Спустившись с Мушикшинской возвышенности, которая подымалась на абсолютную высоту 9 288 футов, и промучившись со своими яками 8 часов времени, мы прошли всего 28 верст и остановились у ее подножья, на северной окраине пустыни Куку-бейле. Северо-западный ветер преследовав нас всю дорогу и не перестал даже к ночи.

Вторую уже ночь животные проводят без корма, а мы с запасным льдом. Следующую ночь расположимся на главной цайдамской реке Баин-голе. Ночью мороз свыше –20°Ц давал себя знать довольно чувствительно, благодаря северо-западному ветру, дувшему, не переставая, вплоть до рассвета. Утром промерзшие и проголодавшиеся за ночь животные наши были какими-то нервными, недовольными и очень неохотно подчинялись вьючке, что опять немного задержало наше выступление.

Вскоре после того, как покинули ночлег, мы подошли к реке Булунд-зиру, идущему широкою водною лентою недалеко вдоль высот Мушикшина, из болот Иргыцык, с северо-северо-востока к р. Баин-голу, в который он впадает. Берега его, солончаково-глинистые, совершенно лишены растительности. Дно такое же глинистое, вязкое. Ширина реки до 50 шагов, глубина местами доходит до 4-5 футов. Вода грязная, солоноватая; но несмотря на это наши животные при переправе останавливались пить, и только понуждения наших людей заставляли их двигаться вперед и избавляли от опасности быть затянутыми чрезвычайно липкой глиной. Переправа при общей усиленной деятельности всех участников каравана окончилась благополучно.

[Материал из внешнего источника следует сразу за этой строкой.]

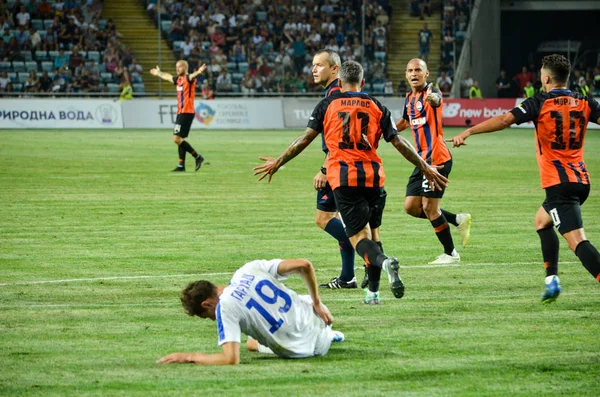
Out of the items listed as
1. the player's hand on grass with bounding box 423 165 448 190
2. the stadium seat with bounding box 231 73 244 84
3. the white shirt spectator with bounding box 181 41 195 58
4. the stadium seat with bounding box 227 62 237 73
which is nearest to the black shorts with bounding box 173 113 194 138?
the player's hand on grass with bounding box 423 165 448 190

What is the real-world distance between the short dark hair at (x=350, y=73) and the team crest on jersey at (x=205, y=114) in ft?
106

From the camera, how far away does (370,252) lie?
8.47 m

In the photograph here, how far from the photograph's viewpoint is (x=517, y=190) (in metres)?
19.3

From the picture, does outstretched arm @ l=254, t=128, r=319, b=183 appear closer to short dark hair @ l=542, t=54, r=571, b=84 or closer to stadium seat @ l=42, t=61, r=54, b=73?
short dark hair @ l=542, t=54, r=571, b=84

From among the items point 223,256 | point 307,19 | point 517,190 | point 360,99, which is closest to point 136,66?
point 307,19

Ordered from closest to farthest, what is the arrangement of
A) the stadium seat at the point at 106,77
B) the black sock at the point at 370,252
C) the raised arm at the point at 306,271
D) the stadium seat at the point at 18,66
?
the raised arm at the point at 306,271, the black sock at the point at 370,252, the stadium seat at the point at 18,66, the stadium seat at the point at 106,77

Первые 15-16 верст мы шли по твердой глинисто-солончаковой поверхности, настолько твердой, что караван не оставлял следов. Изредка попадались площадки солончаков темнобурого цвета, похожих на изрытую гигантским плугом пашню. Неровности представляли собой соляную корку, состоящую из затвердевшей смеси соли и атмосферной пыли, обыкновенно осаждающейся после бурь в большом количестве. Дорога заметна только по помету животных. Перейдя эту пустыню, называемую Гельчик, на которой мы не встретили ни одной гальки, мы прошли неширокой каймой барханов песку и вышли в камышовую равнину р. Баин-гола, в урочище Шарагуй. Среди растущих здесь в изобилии кустов тограка (Populus euphratica), которые монголы безжалостно рубят на дрова, тянутся параллельно встретившейся речке (приток р. Баин-гола) бугры с тамарисками; эти бугры, состоящие из серо-желтого, сильно глинистого песка с растительными остатками, образуются путем осаждения из воздуха мельчайшей глины, поднимаемой в атмосферу ветрами и осаждающейся при затишье на землю.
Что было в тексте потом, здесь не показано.